I did run the limit switch test initially and that worked fine as well.
Got it. Need to get it moving down first. Pully on top and the two screws… seems like the first place to check out. then the other. The replacement switches at Inventibles are like $3.00.
the issue with the Dewalt router is in rotational location, not vertical.
looking at it from above, if you rotate it so that the wire is parallel with the X axis you should be good.
I have both of mine all the way down where the bottom of the yellow plastic housing is touching the holding bracket. on one of my X-carves I had to sand the little space where the sticker was to get it to clear, the other was fine out of the box. not sure if the bracket was dimensionally smaller or the Dewalt was dimensionally larger.
it looks like he has it installed but not set. I would say that he was unaware of what it did. but I bet he knows now.
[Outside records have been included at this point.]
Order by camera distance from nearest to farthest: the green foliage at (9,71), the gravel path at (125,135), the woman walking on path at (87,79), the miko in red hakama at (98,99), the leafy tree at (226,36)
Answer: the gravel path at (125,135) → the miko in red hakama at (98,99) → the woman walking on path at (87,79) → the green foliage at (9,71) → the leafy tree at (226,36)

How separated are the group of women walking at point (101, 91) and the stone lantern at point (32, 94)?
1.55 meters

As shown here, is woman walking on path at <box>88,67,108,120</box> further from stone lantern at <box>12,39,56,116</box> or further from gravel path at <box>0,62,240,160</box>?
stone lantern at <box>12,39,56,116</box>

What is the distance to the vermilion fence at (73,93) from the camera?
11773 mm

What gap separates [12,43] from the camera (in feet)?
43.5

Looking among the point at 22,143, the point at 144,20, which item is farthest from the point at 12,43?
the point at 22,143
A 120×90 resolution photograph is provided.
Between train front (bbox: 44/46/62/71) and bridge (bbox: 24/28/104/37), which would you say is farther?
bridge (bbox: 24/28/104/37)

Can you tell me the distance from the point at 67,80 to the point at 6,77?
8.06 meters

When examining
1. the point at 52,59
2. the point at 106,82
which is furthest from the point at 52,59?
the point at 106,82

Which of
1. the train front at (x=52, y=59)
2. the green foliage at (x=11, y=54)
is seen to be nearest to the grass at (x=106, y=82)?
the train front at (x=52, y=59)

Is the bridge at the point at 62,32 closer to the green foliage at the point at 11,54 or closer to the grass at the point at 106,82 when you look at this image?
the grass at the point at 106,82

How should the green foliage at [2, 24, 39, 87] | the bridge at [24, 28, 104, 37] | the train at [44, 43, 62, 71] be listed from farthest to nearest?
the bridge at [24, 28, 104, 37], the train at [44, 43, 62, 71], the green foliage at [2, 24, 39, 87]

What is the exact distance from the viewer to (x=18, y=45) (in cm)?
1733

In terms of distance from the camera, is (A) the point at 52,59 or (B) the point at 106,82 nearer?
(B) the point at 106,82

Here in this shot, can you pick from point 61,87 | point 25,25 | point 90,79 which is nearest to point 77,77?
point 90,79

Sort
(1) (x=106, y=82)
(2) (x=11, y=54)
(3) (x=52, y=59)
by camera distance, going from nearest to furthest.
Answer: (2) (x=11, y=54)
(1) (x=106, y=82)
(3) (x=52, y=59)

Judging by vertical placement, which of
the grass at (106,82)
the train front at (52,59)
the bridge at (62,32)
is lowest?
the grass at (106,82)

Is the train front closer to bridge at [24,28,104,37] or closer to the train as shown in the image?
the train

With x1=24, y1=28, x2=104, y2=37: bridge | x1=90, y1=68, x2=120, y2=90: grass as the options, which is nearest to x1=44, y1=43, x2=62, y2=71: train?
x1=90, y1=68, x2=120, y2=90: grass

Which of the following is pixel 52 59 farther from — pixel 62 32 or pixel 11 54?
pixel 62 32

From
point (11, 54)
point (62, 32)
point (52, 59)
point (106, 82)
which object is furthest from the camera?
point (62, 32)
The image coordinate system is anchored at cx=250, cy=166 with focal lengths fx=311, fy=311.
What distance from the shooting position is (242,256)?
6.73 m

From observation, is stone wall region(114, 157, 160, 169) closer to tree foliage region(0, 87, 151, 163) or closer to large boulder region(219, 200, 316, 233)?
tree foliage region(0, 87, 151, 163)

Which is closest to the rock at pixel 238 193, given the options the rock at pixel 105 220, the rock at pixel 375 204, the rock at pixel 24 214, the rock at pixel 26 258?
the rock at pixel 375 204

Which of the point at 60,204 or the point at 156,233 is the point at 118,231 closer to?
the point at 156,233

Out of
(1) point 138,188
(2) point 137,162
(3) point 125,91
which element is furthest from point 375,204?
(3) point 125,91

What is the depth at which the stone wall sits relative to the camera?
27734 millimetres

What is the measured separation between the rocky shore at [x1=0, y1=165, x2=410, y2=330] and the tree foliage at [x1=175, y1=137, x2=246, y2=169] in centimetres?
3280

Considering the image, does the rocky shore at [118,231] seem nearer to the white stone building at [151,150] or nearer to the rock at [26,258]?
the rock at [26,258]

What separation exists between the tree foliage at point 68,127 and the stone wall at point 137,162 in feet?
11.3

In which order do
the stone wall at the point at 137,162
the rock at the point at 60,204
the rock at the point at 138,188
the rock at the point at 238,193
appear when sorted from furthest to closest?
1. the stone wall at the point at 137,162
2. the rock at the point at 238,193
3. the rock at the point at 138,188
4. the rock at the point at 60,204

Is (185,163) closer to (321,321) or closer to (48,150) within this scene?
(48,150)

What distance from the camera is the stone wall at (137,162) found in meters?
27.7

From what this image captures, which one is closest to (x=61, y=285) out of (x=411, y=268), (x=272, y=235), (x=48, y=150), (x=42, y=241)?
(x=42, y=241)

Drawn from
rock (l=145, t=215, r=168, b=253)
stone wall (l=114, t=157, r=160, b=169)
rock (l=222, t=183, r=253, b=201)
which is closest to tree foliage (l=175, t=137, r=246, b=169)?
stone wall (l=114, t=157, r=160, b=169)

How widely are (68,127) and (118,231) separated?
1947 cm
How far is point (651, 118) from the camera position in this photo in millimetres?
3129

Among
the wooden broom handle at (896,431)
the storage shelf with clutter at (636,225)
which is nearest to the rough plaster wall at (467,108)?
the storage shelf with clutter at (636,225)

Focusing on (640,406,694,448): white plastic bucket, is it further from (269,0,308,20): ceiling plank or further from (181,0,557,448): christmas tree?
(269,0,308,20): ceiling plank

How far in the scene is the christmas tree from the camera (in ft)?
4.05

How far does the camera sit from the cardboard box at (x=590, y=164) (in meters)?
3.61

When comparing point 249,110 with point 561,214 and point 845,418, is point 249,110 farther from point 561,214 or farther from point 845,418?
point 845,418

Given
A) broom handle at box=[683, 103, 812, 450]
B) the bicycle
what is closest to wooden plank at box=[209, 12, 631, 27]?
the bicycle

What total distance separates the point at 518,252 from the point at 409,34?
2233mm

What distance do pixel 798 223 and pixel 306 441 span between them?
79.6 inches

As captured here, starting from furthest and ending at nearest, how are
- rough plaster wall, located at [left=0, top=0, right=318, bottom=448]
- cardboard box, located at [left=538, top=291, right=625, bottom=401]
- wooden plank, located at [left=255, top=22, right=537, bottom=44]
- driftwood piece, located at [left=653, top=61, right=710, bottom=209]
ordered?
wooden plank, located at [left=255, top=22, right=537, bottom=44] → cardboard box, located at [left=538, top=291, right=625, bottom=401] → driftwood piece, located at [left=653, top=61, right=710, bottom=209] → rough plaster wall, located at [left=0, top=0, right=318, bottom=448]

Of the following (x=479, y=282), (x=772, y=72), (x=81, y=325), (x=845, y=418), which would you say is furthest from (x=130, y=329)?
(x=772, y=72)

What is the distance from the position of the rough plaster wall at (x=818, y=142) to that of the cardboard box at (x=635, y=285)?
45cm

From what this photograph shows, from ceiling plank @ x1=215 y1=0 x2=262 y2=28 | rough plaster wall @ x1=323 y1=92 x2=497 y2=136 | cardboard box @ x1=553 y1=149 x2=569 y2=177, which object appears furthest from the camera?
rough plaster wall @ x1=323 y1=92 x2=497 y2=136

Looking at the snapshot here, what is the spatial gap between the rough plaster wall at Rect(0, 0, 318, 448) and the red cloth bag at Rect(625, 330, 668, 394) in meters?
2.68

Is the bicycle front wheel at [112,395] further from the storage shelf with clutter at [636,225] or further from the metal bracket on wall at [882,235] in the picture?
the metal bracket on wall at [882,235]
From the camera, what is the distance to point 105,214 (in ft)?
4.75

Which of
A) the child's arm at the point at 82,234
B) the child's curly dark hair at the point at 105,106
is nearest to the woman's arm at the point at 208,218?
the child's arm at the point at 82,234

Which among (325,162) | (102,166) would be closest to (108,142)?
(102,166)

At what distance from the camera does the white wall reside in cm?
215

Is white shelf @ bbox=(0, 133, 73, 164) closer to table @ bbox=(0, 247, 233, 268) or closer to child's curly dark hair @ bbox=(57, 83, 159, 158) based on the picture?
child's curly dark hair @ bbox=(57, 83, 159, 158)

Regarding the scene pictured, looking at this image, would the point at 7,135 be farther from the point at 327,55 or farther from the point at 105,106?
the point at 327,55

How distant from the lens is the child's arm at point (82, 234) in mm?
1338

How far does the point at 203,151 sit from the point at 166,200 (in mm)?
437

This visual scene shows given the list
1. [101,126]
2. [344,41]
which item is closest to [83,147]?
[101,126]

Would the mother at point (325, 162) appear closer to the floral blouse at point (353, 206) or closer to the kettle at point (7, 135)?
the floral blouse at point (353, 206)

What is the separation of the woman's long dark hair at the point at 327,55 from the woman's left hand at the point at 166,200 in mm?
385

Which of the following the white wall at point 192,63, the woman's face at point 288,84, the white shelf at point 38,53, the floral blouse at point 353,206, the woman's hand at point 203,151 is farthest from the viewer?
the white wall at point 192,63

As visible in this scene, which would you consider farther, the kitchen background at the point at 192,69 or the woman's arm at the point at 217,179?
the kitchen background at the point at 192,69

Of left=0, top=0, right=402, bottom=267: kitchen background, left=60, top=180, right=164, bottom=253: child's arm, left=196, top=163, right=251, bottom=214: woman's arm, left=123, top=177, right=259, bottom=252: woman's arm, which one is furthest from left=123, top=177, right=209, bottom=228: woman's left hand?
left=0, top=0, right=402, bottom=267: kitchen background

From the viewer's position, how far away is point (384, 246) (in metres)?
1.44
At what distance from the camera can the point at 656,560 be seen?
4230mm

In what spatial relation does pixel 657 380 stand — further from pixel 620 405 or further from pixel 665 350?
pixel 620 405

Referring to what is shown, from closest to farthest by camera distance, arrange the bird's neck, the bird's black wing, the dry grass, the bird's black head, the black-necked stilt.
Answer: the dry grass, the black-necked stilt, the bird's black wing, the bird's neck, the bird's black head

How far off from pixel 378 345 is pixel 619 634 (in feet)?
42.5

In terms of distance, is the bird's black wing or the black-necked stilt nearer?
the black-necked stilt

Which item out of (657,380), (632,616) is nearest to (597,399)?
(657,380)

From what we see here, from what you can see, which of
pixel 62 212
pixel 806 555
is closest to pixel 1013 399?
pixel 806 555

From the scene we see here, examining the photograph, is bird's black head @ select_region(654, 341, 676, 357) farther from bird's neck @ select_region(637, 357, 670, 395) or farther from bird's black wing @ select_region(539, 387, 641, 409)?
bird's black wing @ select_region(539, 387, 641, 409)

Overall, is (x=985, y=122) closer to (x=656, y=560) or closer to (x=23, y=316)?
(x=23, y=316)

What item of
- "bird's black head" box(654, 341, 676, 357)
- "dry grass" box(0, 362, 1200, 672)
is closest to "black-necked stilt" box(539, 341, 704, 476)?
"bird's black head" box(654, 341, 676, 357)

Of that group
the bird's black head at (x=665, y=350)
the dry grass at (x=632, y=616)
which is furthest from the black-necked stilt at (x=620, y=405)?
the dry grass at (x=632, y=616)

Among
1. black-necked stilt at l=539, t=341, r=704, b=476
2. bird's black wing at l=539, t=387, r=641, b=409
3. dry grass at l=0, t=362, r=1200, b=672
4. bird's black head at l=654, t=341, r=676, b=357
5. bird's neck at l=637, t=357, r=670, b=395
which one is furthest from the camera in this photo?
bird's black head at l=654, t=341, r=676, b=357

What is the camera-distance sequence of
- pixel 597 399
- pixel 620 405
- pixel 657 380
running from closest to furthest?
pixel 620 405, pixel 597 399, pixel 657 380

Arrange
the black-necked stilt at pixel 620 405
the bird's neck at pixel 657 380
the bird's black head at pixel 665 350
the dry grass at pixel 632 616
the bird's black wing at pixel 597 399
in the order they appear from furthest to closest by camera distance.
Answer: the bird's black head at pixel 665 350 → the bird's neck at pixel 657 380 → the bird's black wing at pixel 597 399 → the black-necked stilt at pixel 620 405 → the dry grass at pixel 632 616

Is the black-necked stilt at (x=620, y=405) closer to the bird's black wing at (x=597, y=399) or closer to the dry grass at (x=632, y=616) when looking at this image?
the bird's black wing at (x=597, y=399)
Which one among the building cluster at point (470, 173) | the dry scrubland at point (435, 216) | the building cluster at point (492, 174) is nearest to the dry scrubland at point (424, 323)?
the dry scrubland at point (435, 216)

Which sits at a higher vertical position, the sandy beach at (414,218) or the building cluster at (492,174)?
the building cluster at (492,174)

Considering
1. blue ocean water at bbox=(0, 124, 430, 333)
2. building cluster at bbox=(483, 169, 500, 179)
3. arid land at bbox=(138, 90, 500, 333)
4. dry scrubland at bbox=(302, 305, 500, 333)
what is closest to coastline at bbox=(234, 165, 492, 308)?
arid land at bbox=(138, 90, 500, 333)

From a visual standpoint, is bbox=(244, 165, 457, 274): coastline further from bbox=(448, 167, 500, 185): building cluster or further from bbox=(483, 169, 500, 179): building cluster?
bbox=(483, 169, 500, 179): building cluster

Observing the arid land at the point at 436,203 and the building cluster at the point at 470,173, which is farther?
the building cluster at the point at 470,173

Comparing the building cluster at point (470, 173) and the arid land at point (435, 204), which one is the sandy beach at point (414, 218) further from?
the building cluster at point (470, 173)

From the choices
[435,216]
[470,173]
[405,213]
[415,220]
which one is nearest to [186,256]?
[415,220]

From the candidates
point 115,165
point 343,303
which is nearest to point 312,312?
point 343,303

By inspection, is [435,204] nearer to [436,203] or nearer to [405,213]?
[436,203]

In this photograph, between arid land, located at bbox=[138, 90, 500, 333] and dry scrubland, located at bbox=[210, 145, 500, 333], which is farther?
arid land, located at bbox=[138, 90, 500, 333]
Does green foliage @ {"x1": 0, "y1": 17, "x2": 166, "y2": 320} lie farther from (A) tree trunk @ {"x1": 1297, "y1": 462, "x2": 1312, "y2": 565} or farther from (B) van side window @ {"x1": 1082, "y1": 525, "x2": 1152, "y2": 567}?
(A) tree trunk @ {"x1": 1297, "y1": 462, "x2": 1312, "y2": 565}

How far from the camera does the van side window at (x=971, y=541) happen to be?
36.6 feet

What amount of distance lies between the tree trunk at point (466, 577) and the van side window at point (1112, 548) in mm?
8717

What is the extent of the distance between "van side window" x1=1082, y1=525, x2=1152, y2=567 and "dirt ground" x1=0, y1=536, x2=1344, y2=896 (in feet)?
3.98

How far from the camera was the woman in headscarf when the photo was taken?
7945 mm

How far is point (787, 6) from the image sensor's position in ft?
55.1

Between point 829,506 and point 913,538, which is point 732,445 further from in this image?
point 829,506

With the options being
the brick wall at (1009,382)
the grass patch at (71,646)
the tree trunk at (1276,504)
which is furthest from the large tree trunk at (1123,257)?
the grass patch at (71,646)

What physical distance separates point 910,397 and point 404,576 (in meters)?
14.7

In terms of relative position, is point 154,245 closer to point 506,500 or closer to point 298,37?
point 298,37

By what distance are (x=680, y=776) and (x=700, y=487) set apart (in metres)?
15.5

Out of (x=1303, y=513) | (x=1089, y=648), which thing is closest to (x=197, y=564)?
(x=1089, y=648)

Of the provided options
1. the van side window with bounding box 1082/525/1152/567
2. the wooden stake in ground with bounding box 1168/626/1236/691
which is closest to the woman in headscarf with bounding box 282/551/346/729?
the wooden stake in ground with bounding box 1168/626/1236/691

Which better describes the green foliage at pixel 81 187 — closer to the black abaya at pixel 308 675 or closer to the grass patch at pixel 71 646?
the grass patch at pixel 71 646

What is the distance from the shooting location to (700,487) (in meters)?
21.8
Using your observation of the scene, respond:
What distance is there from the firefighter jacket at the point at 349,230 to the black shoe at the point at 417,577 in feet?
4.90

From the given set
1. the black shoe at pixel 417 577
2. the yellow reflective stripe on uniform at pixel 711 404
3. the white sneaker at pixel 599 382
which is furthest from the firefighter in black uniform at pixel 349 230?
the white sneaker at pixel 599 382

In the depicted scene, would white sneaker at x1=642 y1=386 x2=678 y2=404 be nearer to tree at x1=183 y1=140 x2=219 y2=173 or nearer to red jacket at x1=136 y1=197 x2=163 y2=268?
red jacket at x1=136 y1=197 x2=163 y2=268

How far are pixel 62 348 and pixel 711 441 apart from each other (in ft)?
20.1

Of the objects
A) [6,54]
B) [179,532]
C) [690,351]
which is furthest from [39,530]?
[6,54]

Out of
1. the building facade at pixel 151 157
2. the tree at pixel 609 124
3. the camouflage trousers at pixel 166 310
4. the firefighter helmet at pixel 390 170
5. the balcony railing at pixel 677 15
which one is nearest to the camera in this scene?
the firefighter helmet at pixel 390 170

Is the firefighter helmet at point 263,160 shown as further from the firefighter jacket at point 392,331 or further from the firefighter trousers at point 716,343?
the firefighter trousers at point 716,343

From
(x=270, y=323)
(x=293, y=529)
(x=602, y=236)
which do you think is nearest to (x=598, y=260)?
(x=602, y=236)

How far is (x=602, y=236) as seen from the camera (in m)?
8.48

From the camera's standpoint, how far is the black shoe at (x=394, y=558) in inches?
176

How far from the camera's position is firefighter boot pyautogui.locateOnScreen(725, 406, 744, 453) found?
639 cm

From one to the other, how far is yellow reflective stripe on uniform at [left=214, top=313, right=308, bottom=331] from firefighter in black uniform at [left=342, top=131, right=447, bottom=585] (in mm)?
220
I can not say anything as it is the same way I learned about it. but in my defense I did not have a stop screw and I had to drill, tap and install one to keep it from happening. but I still remember the feeling when it did happen.
@PaulRinguette notice in your picture the bolt that I circled in RED is all the way up and in the picture that was just posted from the instructions that same bolt is barely visible. but if you look real close you can see that it is lowered to just above the limit switch, that is what it should do is physically stop the mount from going hi enough to hurt the switch but allow the switch to activate.